**Aim of the exercise**
Whenever "camera" appears in a line, please copy that line from the data.

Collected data
◆ ◆ ◆ ◆ ◆

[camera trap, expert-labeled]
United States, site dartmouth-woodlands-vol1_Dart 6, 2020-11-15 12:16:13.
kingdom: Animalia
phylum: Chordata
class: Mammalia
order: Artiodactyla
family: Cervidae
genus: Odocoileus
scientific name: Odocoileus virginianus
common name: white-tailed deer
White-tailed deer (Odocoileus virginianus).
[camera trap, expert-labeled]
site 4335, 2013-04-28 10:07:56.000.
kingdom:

◆ ◆ ◆ ◆ ◆

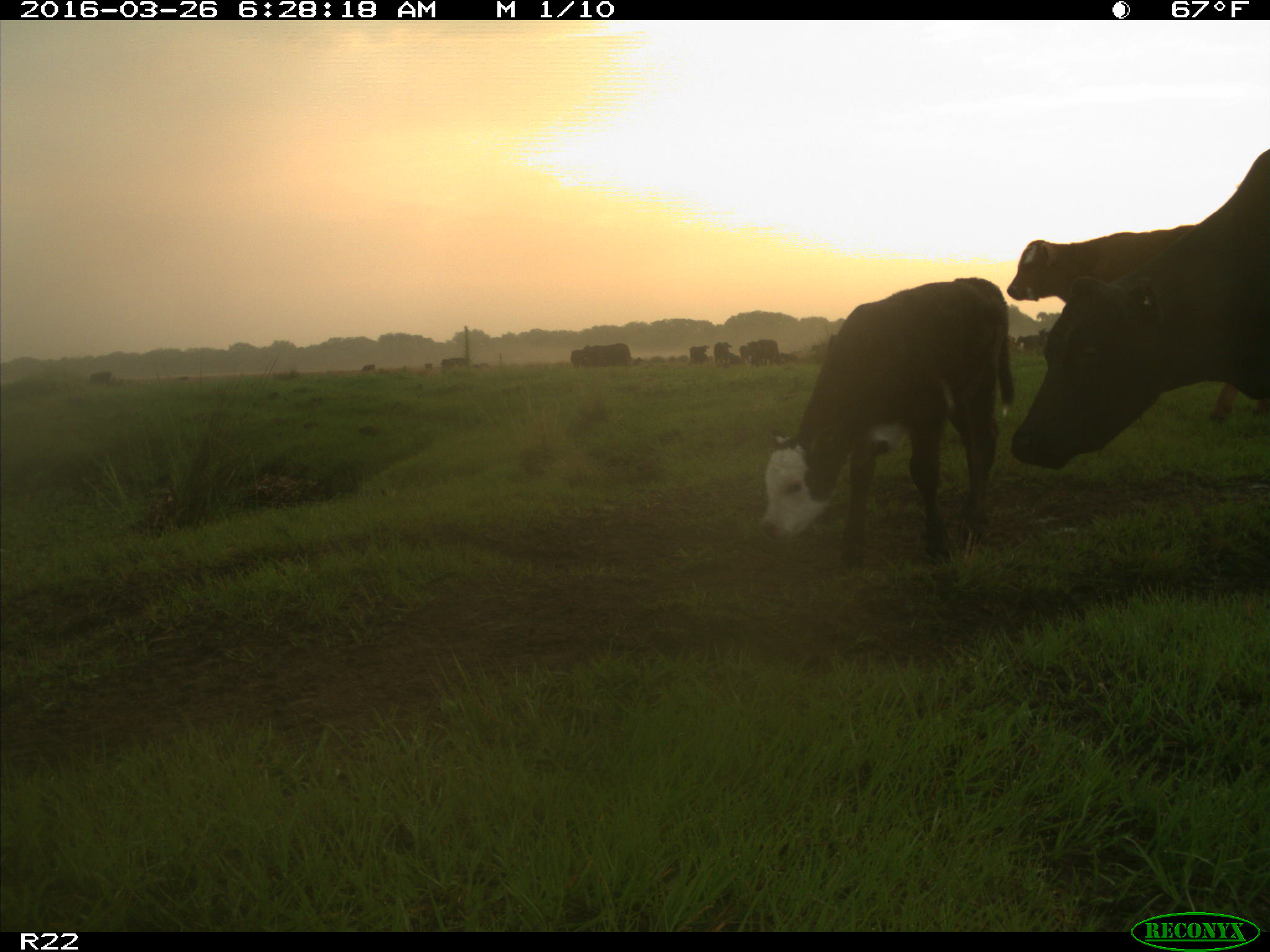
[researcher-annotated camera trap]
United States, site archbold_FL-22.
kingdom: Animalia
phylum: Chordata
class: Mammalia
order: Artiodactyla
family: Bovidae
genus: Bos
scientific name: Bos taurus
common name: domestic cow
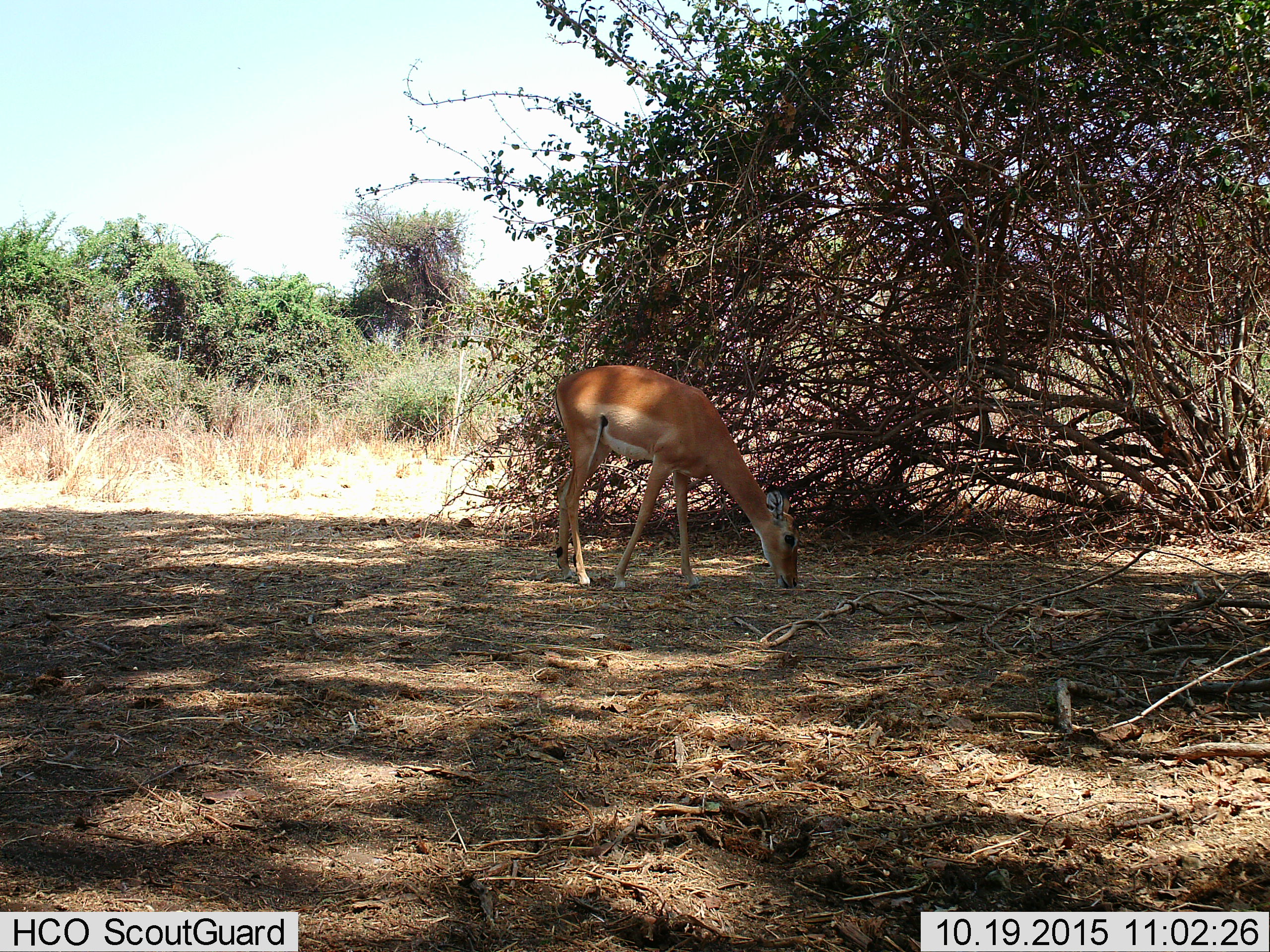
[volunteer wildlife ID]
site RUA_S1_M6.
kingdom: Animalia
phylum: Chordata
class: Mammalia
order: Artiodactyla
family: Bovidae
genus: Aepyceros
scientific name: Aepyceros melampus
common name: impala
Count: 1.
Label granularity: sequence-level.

◆ ◆ ◆ ◆ ◆

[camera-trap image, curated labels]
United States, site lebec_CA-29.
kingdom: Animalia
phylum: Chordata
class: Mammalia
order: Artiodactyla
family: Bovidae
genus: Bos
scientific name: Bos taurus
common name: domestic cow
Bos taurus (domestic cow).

◆ ◆ ◆ ◆ ◆

**Solution to this problem**
[camera trap, expert-labeled]
[camera trap, expert-labeled]
[researcher-annotated camera trap]
[camera-trap image, curated labels]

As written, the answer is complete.